* **YOUR TASK**
Show each line of the data below that contains the string "pectoral".

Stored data
______
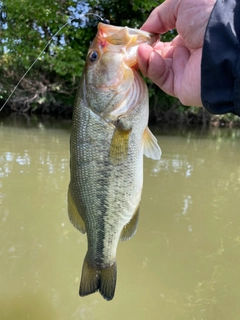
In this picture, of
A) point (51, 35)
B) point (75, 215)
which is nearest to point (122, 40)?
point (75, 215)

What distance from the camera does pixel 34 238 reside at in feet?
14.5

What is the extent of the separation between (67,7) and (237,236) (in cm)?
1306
______
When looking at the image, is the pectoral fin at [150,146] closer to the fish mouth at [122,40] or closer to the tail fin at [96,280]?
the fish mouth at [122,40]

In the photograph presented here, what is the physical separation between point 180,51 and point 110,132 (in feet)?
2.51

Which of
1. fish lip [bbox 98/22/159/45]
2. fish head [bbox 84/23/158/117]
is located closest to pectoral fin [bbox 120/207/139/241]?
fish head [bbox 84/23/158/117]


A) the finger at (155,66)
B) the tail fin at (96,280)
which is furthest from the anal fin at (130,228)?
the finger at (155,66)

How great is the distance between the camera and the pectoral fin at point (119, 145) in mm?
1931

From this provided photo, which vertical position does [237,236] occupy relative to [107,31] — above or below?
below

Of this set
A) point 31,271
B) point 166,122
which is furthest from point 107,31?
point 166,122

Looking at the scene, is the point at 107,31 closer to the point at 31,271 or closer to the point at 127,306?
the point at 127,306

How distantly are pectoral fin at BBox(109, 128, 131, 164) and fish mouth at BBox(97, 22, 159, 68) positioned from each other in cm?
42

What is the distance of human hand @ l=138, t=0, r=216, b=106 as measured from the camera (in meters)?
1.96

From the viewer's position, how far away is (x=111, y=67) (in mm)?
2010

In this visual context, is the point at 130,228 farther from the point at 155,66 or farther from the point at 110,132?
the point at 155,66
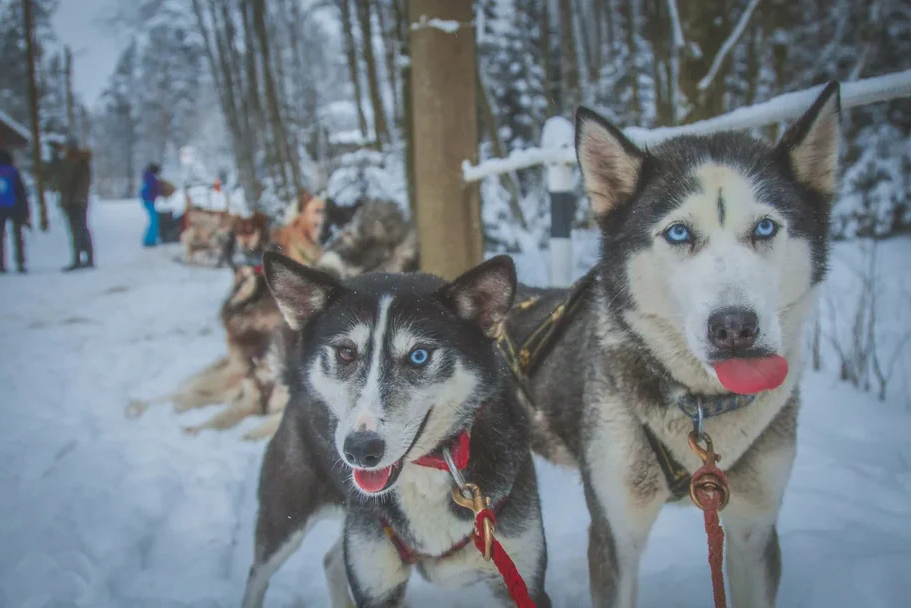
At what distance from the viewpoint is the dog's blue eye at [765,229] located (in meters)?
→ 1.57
______
* **RESPONSE**
When looking at the image, is the pectoral fin at [150,146] closer to the fish mouth at [122,40] or closer to the tail fin at [96,280]?
is located closest to pectoral fin [bbox 120/207/139/241]?
How great is the distance between the camera and the pectoral fin at point (119, 145) in mm?
How distantly are pectoral fin at BBox(109, 128, 131, 164) and fish mouth at BBox(97, 22, 159, 68) positioned from each other in cm?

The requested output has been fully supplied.